▶ [TASK REQUIREMENTS]
Reproduce the records word for word, starting at the line containing "Upon looking at" and ending at the line containing "(x=297, y=1268) <", with both of those lines included.

....

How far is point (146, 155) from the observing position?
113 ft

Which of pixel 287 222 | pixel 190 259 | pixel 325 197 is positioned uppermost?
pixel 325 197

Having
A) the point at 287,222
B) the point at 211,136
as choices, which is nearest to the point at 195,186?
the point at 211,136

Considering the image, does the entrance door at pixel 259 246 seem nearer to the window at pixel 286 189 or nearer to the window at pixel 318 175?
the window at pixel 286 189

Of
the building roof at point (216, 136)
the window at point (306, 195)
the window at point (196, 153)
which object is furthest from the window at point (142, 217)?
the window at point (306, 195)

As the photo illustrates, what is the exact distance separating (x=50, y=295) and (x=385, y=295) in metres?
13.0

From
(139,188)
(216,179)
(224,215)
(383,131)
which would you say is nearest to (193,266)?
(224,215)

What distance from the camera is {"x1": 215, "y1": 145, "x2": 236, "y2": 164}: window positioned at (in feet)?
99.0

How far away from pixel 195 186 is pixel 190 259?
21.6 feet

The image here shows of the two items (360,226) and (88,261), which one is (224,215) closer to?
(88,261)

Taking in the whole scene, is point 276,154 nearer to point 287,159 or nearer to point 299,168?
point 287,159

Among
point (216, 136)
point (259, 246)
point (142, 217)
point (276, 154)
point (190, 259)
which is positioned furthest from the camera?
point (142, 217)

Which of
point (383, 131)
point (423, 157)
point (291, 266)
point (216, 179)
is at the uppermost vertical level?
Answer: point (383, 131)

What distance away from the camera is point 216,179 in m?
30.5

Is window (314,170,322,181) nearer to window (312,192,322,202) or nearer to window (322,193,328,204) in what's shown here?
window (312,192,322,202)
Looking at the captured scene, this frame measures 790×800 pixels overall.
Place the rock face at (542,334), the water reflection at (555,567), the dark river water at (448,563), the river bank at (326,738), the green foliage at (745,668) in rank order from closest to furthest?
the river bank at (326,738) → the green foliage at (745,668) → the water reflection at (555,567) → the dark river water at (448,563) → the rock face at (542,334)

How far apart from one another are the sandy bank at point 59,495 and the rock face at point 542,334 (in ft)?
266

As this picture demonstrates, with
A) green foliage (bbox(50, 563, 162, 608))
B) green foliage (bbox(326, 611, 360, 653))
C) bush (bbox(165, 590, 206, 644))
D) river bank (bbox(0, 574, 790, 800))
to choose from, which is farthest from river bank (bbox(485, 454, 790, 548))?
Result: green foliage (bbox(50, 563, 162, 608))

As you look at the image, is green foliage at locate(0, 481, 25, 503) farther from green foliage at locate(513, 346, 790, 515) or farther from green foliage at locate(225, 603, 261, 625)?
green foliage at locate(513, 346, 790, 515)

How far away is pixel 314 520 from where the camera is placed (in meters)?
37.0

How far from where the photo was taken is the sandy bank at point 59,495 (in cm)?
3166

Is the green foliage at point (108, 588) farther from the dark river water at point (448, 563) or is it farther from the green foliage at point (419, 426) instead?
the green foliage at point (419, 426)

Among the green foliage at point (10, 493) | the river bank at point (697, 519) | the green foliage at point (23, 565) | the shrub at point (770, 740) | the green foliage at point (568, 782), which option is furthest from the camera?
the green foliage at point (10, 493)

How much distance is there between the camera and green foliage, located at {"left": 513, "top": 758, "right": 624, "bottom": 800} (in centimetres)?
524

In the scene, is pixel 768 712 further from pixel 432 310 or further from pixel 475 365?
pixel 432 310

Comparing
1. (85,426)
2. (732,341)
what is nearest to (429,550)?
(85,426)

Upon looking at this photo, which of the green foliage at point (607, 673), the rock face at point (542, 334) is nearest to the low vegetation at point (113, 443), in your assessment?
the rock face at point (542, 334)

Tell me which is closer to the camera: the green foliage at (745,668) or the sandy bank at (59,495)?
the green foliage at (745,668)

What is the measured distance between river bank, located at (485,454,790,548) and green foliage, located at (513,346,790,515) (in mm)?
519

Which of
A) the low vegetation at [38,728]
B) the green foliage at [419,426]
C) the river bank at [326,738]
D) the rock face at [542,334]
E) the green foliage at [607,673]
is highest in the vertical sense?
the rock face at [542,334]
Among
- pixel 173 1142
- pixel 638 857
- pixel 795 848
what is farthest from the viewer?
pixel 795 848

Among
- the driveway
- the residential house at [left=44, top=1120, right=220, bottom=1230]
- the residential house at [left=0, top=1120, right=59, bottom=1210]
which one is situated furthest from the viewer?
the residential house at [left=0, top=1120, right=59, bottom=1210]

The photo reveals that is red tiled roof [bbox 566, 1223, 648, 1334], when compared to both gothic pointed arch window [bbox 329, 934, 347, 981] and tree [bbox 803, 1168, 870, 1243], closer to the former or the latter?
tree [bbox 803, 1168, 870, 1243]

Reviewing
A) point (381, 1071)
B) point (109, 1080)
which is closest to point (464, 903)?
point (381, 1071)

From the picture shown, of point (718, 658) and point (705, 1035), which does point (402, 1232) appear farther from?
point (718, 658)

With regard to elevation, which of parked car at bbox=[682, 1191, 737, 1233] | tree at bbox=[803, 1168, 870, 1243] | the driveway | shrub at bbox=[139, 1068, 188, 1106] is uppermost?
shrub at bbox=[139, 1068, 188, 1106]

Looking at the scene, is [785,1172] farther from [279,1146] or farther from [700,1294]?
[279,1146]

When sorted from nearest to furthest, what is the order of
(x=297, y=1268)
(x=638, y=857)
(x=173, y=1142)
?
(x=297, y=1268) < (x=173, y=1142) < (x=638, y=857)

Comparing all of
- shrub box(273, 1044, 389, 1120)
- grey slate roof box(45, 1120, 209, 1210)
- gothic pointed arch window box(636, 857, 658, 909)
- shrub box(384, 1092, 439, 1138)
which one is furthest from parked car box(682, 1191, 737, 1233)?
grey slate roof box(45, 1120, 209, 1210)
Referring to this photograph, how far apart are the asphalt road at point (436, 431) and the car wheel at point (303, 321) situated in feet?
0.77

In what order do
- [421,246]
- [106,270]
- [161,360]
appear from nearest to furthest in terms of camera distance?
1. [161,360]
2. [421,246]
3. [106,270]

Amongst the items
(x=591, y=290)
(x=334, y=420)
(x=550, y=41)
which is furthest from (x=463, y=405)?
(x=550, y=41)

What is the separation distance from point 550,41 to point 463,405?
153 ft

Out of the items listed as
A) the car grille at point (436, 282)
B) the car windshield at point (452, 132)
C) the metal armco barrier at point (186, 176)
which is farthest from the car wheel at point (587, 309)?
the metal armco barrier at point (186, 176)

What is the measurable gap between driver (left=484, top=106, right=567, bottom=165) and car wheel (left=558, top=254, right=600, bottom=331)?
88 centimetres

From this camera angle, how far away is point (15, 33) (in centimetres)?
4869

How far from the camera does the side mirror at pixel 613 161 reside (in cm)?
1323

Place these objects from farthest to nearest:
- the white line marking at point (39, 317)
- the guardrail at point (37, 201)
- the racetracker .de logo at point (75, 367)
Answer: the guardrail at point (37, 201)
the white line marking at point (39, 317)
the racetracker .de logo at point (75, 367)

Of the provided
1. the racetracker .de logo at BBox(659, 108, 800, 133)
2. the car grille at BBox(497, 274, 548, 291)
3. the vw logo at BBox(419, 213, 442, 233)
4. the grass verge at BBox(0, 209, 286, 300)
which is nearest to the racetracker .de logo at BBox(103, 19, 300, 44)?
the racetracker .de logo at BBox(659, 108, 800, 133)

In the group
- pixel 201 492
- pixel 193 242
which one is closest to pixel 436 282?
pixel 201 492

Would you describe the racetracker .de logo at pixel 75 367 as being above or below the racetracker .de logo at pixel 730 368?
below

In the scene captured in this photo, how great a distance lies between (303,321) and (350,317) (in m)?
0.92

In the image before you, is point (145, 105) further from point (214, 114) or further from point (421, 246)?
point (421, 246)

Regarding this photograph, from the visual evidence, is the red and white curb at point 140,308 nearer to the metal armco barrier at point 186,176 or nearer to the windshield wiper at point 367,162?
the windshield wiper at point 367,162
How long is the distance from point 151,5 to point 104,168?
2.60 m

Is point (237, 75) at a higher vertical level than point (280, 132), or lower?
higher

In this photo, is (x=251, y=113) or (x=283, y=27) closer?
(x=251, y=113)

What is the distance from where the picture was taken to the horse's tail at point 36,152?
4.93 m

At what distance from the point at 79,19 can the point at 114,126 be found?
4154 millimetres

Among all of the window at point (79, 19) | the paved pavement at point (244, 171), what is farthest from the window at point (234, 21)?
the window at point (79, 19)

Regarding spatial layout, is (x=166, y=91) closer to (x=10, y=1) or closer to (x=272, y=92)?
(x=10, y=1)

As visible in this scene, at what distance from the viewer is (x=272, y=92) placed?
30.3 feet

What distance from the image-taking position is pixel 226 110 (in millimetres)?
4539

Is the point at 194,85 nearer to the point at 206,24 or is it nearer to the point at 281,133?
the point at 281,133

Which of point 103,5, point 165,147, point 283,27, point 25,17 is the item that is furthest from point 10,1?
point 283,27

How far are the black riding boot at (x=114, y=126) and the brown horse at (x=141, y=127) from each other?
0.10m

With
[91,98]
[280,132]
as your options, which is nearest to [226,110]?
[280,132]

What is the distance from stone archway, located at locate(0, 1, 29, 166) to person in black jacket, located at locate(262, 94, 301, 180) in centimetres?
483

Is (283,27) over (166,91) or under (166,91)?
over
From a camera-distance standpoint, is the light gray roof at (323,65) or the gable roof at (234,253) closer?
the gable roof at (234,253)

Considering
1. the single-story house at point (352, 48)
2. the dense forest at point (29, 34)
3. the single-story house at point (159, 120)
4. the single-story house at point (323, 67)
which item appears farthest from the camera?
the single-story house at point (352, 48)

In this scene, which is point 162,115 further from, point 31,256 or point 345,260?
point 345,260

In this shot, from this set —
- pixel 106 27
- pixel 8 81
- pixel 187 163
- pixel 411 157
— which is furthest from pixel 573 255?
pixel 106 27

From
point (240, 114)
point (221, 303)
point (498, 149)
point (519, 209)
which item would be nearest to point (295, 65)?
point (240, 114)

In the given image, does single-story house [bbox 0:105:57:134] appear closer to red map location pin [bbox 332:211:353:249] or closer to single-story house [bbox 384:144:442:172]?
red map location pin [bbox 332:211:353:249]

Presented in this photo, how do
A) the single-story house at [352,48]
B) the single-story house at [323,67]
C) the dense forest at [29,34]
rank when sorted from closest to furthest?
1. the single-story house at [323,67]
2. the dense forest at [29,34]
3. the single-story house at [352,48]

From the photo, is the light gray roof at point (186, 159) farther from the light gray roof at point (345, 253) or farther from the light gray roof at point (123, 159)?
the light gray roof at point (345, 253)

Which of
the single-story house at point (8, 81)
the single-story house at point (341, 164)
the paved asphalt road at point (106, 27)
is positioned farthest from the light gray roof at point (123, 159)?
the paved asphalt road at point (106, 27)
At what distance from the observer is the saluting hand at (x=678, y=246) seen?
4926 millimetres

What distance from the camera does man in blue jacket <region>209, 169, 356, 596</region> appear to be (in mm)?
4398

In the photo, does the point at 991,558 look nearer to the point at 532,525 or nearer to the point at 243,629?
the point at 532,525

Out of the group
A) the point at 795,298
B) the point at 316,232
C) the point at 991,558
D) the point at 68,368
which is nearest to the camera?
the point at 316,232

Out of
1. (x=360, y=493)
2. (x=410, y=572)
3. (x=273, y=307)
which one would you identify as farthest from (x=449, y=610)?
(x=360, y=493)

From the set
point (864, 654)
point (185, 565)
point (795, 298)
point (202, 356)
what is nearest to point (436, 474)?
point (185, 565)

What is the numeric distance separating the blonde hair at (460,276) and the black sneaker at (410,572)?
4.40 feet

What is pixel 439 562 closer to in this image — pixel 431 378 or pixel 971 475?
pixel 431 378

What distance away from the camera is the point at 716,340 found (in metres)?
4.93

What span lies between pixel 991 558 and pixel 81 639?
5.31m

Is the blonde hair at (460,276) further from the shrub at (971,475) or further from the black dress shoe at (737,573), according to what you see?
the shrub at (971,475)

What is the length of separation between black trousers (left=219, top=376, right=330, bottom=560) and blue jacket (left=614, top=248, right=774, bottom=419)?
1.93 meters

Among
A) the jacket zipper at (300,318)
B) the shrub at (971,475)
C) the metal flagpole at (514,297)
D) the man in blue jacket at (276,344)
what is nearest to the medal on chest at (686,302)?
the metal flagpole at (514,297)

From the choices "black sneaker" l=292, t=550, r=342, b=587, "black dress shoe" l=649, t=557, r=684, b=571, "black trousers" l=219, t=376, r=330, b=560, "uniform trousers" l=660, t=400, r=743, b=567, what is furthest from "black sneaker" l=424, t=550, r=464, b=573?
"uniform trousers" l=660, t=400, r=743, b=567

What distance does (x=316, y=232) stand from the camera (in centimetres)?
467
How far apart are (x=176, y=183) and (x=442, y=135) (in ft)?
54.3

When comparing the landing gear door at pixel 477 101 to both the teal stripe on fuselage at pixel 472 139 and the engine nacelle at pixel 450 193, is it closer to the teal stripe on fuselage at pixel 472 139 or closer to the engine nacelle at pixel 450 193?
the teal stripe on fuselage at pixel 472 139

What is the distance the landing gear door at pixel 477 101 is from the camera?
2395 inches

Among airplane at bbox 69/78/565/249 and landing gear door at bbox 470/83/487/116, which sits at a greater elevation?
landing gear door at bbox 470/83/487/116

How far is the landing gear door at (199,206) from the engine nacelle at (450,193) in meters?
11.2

....

▶ [CORRECT RESPONSE]
Upon looking at this photo, which of the green foliage at point (607, 673), the rock face at point (542, 334) is nearest to the low vegetation at point (113, 443), in your assessment?
the rock face at point (542, 334)

Tell me which is closer to the camera: the green foliage at (745,668) or the sandy bank at (59,495)?
the green foliage at (745,668)

What is the measured distance between river bank, located at (485,454,790,548) and green foliage, located at (513,346,790,515) (in mm)?
519

Which of
A) the low vegetation at [38,728]
B) the green foliage at [419,426]
C) the river bank at [326,738]
D) the rock face at [542,334]
E) the green foliage at [607,673]
is highest in the vertical sense?
the rock face at [542,334]
Among
- pixel 173 1142
- pixel 638 857
- pixel 795 848
what is farthest from the viewer?
pixel 795 848

Among
- the driveway
- the residential house at [left=44, top=1120, right=220, bottom=1230]
- the residential house at [left=0, top=1120, right=59, bottom=1210]
which one is situated furthest from the viewer?
the residential house at [left=0, top=1120, right=59, bottom=1210]

The photo reveals that is red tiled roof [bbox 566, 1223, 648, 1334], when compared to both gothic pointed arch window [bbox 329, 934, 347, 981] and tree [bbox 803, 1168, 870, 1243], closer to the former or the latter?
tree [bbox 803, 1168, 870, 1243]

Reviewing
A) point (381, 1071)
B) point (109, 1080)
which is closest to point (464, 903)?
point (381, 1071)

From the picture shown, of point (718, 658) and point (705, 1035), which does point (402, 1232) appear farther from?
point (718, 658)

With regard to elevation, which of parked car at bbox=[682, 1191, 737, 1233] | tree at bbox=[803, 1168, 870, 1243] | the driveway | shrub at bbox=[139, 1068, 188, 1106] is uppermost?
shrub at bbox=[139, 1068, 188, 1106]

Looking at the scene, is [785,1172] farther from [279,1146] or farther from [700,1294]?
[279,1146]

When sorted from nearest to furthest, what is the order of
(x=297, y=1268)
(x=638, y=857)
(x=173, y=1142)
?
(x=297, y=1268) < (x=173, y=1142) < (x=638, y=857)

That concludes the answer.